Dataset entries
================================

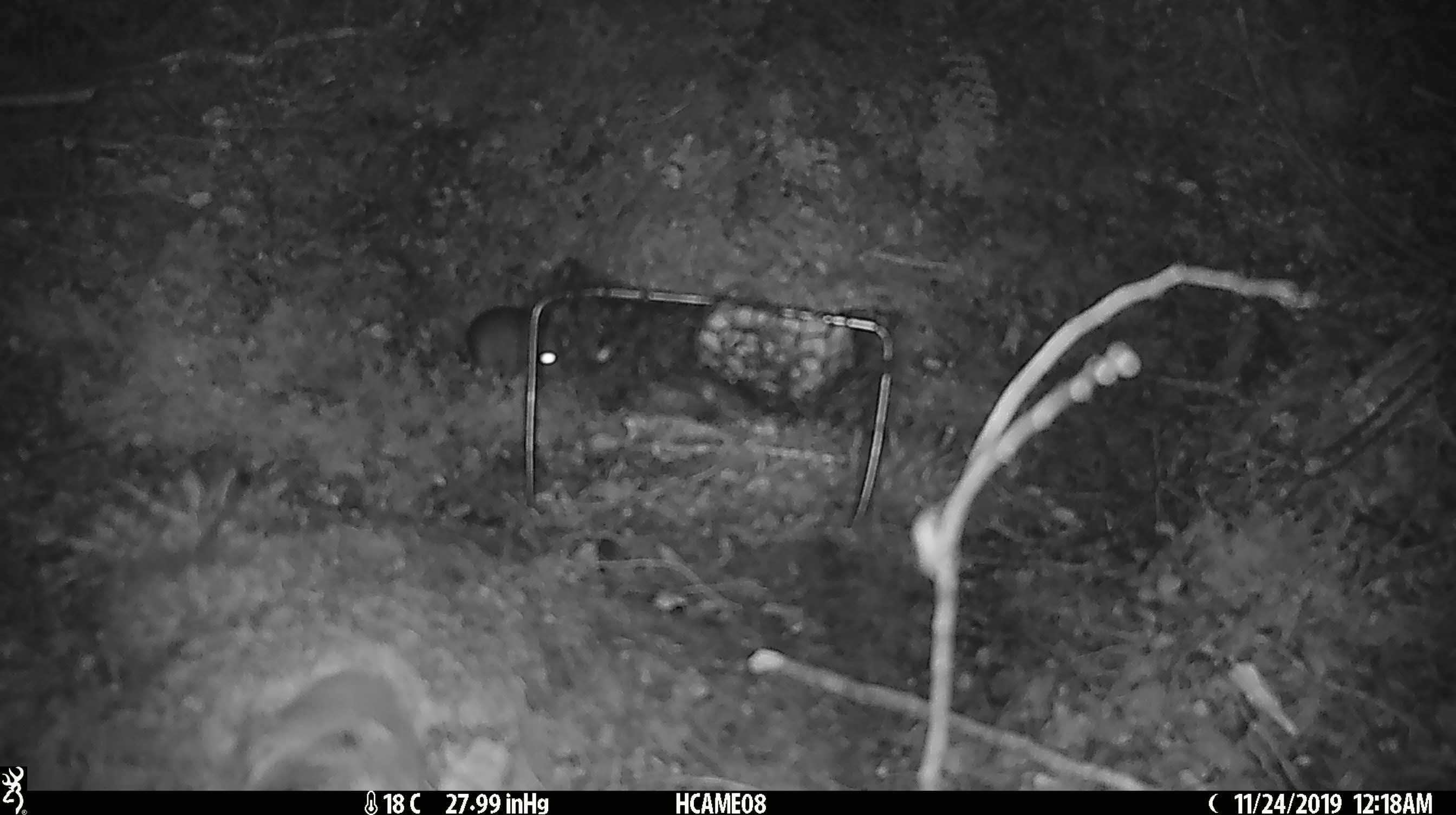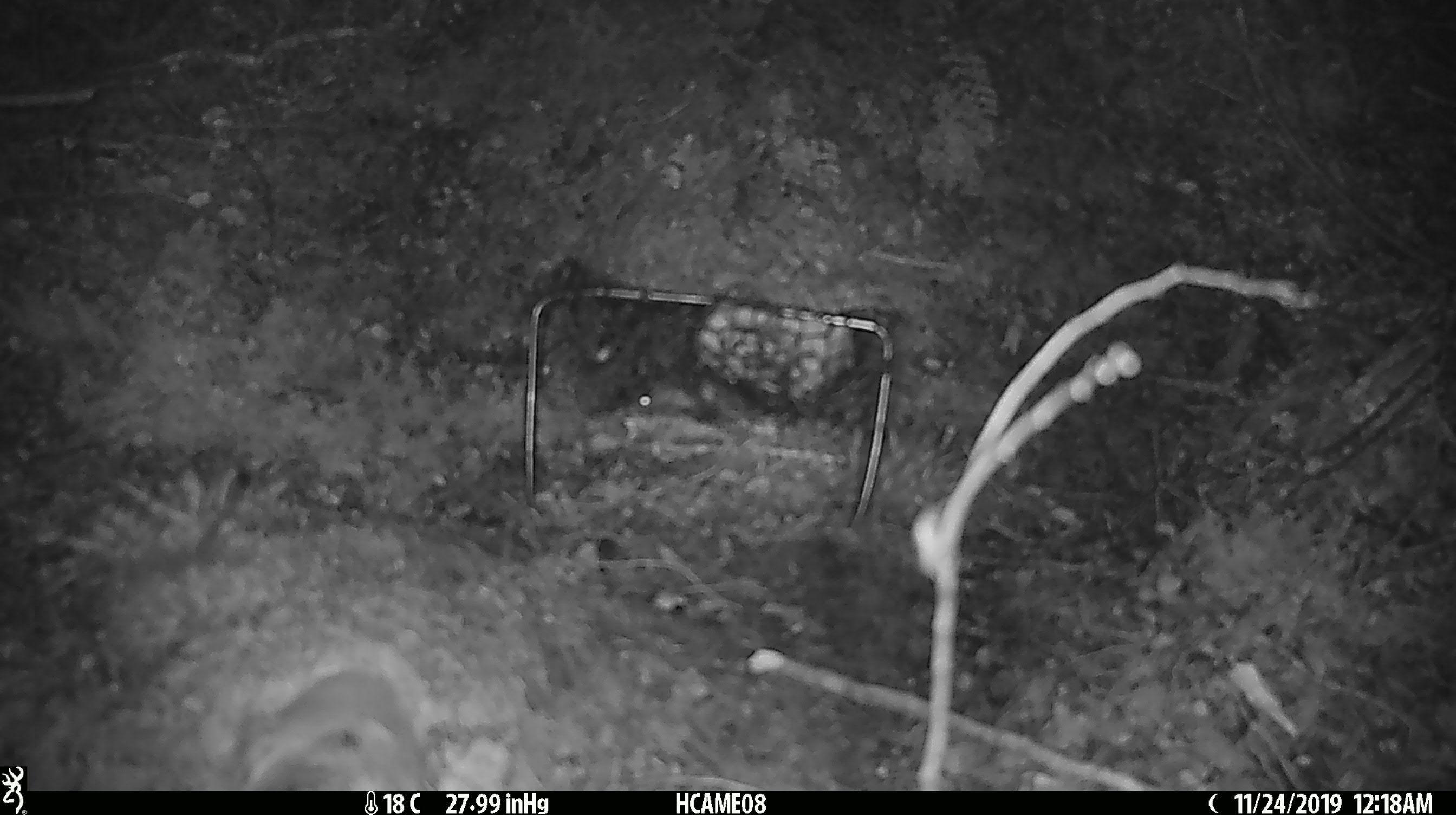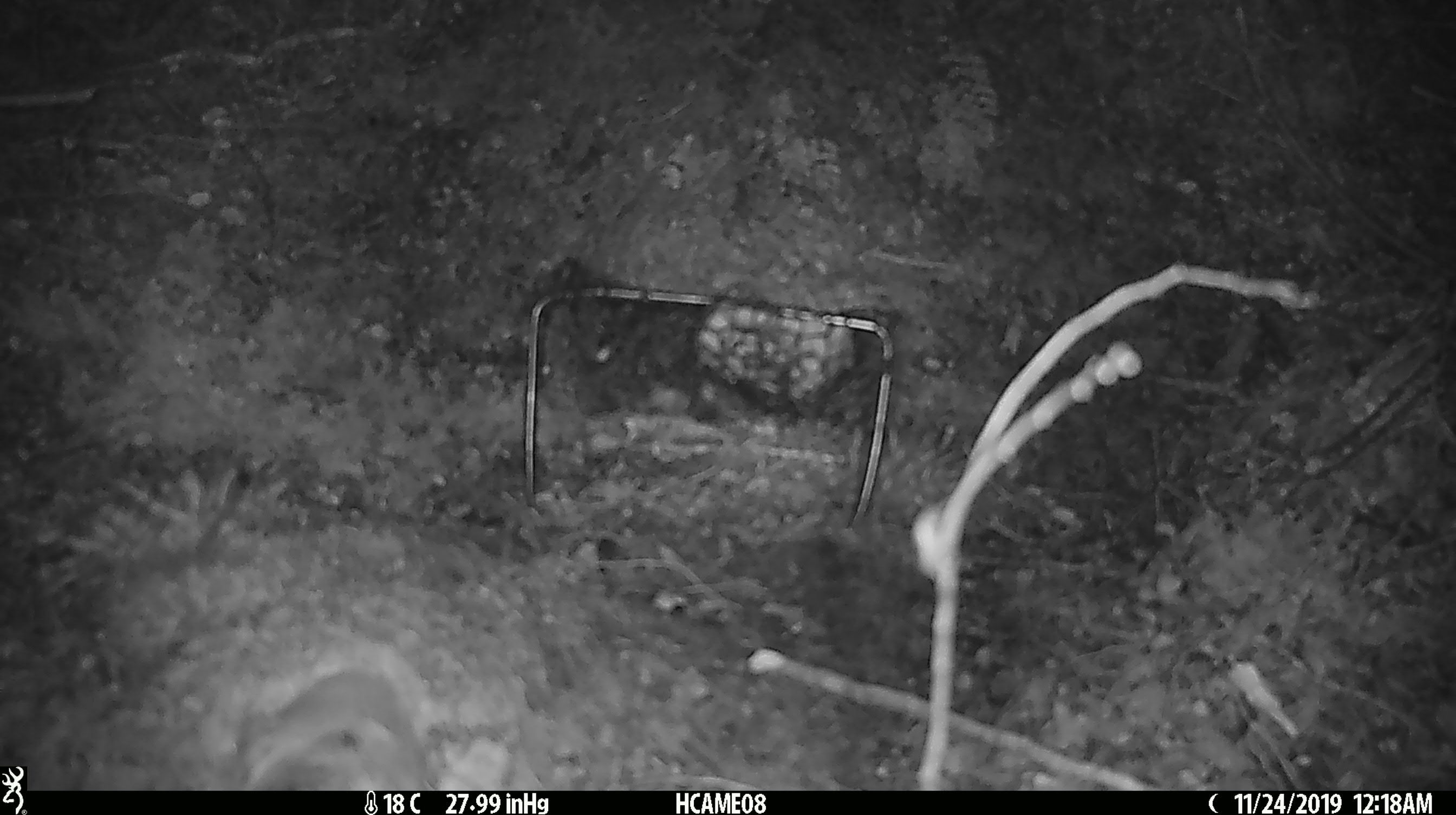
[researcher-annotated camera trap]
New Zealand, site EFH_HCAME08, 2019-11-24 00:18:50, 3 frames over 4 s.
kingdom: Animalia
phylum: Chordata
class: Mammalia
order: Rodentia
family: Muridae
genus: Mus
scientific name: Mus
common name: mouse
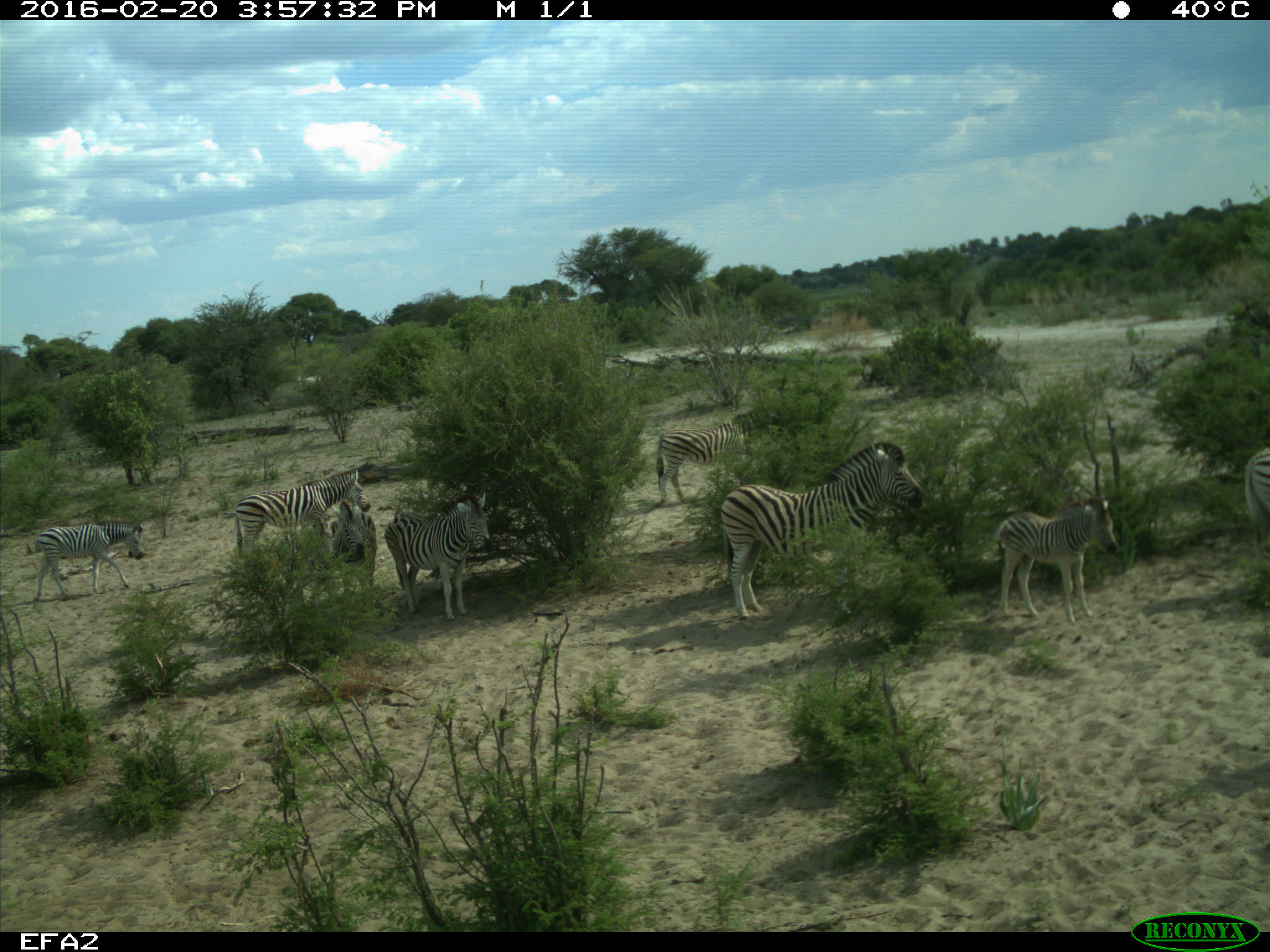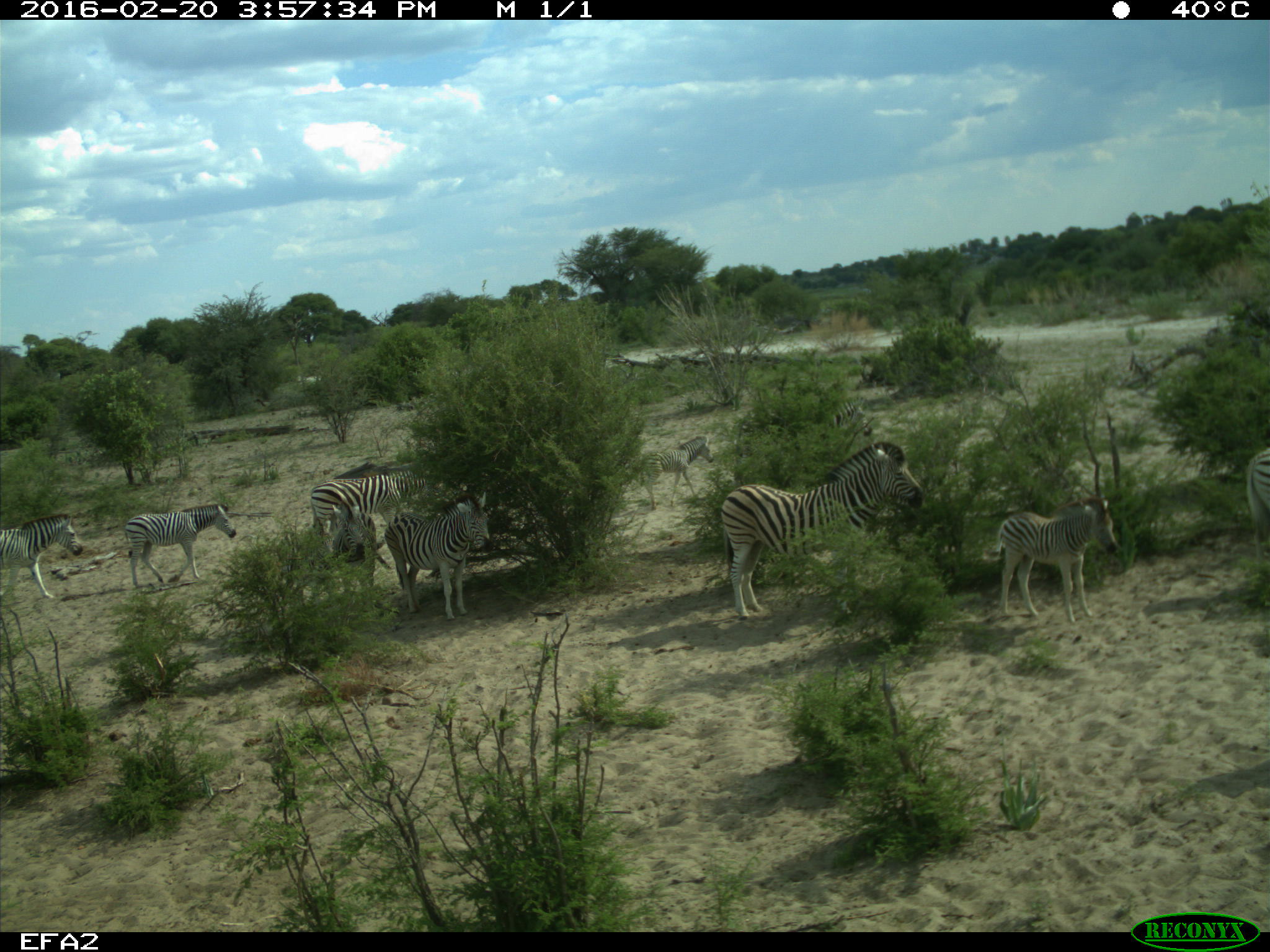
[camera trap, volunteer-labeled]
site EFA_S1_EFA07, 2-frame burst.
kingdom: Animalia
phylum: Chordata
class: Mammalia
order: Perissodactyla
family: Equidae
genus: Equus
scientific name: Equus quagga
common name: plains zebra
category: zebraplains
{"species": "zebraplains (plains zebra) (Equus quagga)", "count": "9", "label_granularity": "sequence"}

================================

[What is needed]: Please reproduce the records above exactly, leaving out every picture.

[Result of this task]:
[researcher-annotated camera trap]
New Zealand, site EFH_HCAME08, 2019-11-24 00:18:50, 3 frames over 4 s.
kingdom: Animalia
phylum: Chordata
class: Mammalia
order: Rodentia
family: Muridae
genus: Mus
scientific name: Mus
common name: mouse
[camera trap, volunteer-labeled]
site EFA_S1_EFA07, 2-frame burst.
kingdom: Animalia
phylum: Chordata
class: Mammalia
order: Perissodactyla
family: Equidae
genus: Equus
scientific name: Equus quagga
common name: plains zebra
category: zebraplains
{"species": "zebraplains (plains zebra) (Equus quagga)", "count": "9", "label_granularity": "sequence"}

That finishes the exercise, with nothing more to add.